Tempestade perfeita
foi como os serviços de meteorologia dos EUA designaram um fenômeno
ocorrido em outubro de 1991, quando condições de tempo incomuns
maximizaram a contundência de uma grande tempestade vinda do Atlântico
Leste; os ventos superaram a força de furacão, as ondas foram além dos 9
metros de altura.
O título original do filme que aqui se chamou Mar em Fúria (dirigido por Wolfgang Petersen e estrelado por George Clooney), The perfect storm,
popularizou mundialmente a expressão, significando um evento desastroso
resultante da sinergia de uma série de fatores adversos.

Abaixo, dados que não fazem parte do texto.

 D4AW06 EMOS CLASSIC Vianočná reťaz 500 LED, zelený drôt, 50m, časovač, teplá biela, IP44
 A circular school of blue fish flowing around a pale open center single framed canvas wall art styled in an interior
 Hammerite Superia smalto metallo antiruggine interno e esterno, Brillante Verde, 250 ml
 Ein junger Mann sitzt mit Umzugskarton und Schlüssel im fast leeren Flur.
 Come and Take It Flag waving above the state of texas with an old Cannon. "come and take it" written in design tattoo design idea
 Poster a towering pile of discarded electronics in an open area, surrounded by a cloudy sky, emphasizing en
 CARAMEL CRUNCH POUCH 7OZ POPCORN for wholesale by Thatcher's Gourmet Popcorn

Segundo o cientista social Marcus André Melo, PhD pela Universidade
britânica de Sussex (cuja entrevista ao repórter Fernando Canzian, da Folha de S. Paulo, pode ser acessada aqui), é algo assim que se desenha para o Brasil em 2015:
"...há três elementos fundamentais em curso: políticas de austeridade, as pessoas indignadas com escândalos e um possível desdobramento disso nas ruas, como nas manifestações pró impeachment marcadas para o próximo dia 15 pelo país.

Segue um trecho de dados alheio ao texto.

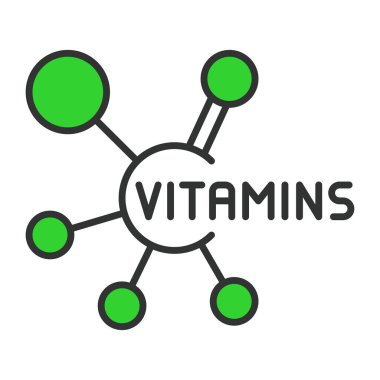 Vitaminler, çizgi tasarımı yeşil. Vitaminler, takviye, sağlık, beslenme, bağışıklık, multivitamin, kapsül beyaz arka plan vektörü. Vitaminler düzenlenebilir vuruş simgesi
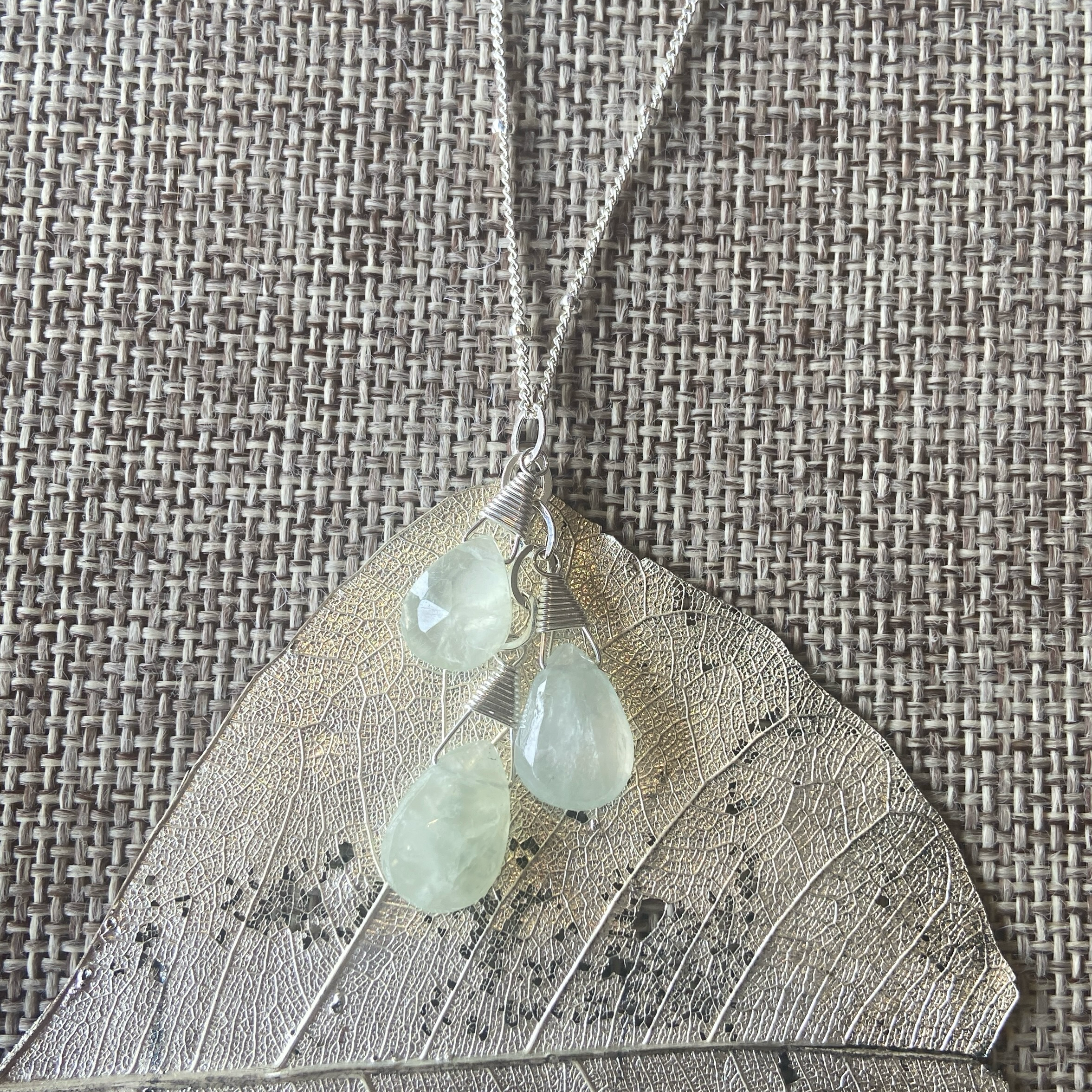 Prehnite Necklace & Earrings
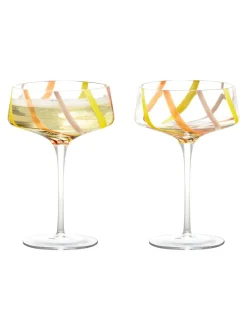 Glas|Anton Studio Designs set van 2 Rio champagnecoupes Citroengeel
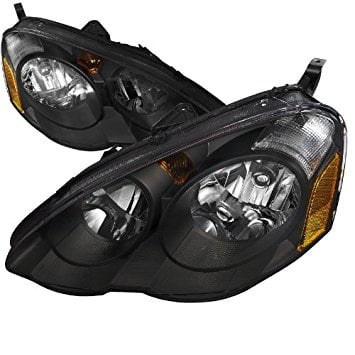 - Spec-D Tuning 2LH-RSX02JM-RS Acura Rsx Jdm Black Dc5 Oem Diamond Head Lights Lamps
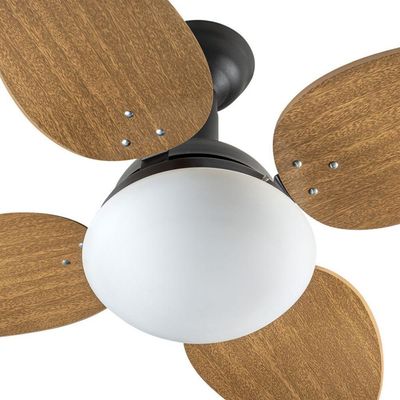 Ventilador De Teto Venti-Delta Jet Preto Com 4 Pás Mogno Linha Decoratica 110V 110V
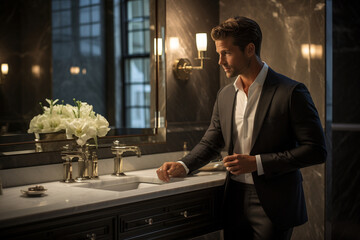 individual in a stylish bathroom, brushing their teeth with poise and sophistication, highlighting the connection between personal grooming and a sophisticated lifestyle
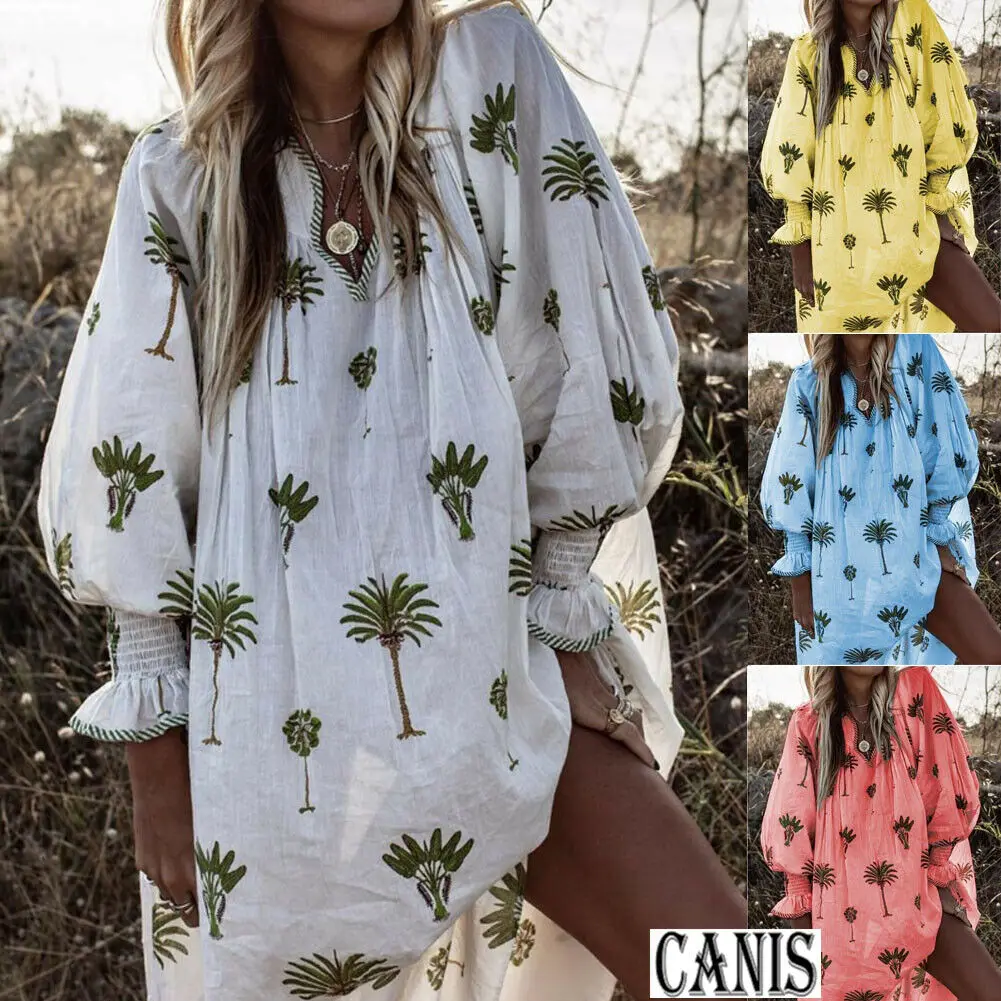 Платье женское с длинным рукавом повседневный длинный сарафан из хлопка и льна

No caso de Dilma, isso deve se manifestar de forma muito intensa. Vai haver um descontentamento difuso colossal, mas sem um espaço institucional, as eleições, para a demonstração desse descontentamento. Mas existem as ruas.
Haverá manifestações, e se elas podem ou não levar ao impeachment, isso vai depender de surgirem evidências mais duras de implicação pessoal da presidente nos escândalos...
...o governo perdeu o controle político das duas casas no Congresso, na Câmara e no Senado. O partido de sustentação do governo, o PMDB, agora é quase um adversário".
Resumindo: "É um cenário de tempestade política perfeita, com políticas de austeridade ceifando empregos, escândalos enormes e gente na rua".
Com exceção da nova postura adotada pelo PMDB a partir da eleição de
Eduardo Cunha para a presidência da Câmara, tudo isso era facilmente
previsível durante a campanha presidencial do ano passado, daí eu ter
vislumbrado uma oportunidade interessante quando Marina Silva despontou
com força na corrida eleitoral.
Era a chance de atravessarmos um período muito difícil com uma cara nova
(também pertencente ao campo da esquerda) no Palácio do Planalto, ao
invés de uma Dilma Rousseff desgastada pela longa permanência do PT no
poder, pelo mau primeiro governo e sem grandes metas para propor,
capazes de incutir esperança nos brasileiros.
A desconstrução de Marina com jogo sujo e propaganda enganosa, erro
crasso do PT que poderá ter consequências terríveis adiante, nos colocou
na direção da tempestade perfeita. E, como não adianta chorar sobre o
eleito derramado, temos agora é de refletir sobre como sairmos da
enrascada.
Até agora não caiu para Dilma e os grãos petistas a ficha de que a
política de conciliação de classes, estabelecida por Lula na década
passada, só teve sucesso devido a circunstâncias que não existem mais.
A conjuntura econômica internacional favorável permitiu que se
aumentasse um tantinho o quinhão do bolo destinado aos mais pobres, sem
que, com isto, fossem reduzidos os lucros do grande capital (o caso dos
modernos agiotas é emblemático: nunca antes neste país os bancos
ganharam tanto como entre 2002 e 2008!).
Agora é a fase das vacas magras, e só não vê quem não quer: por mais
agrados e concessões que o governo do PT faça ao poder econômico, nunca
serão suficientes para tê-lo como sustentáculo nos instantes dramáticos
que se avizinham. Tudo leva a crer que, pelo contrário, verá com bons
olhos o impedimento de Dilma, desde que não seja traumático a ponto de
prejudicar os negócios.
Daí eu ter proposto, no meu artigo dominical,
que o PT reassuma as abandonadas (para dizer o mínimo...) bandeiras de
esquerda, pois os que as seguem são os únicos contingentes com os quais
poderá contar no momento da decisão.
Os magnatas que o toleravam em troca da capitulação macroeconômica, os
políticos que comprou para "garantir a governabilidade" embora fossem
antípodas ideológicos e os coitadezas que nele votavam por causa do
Bolsa-Família de nada lhe servirão na hora H. Quem viver, verá.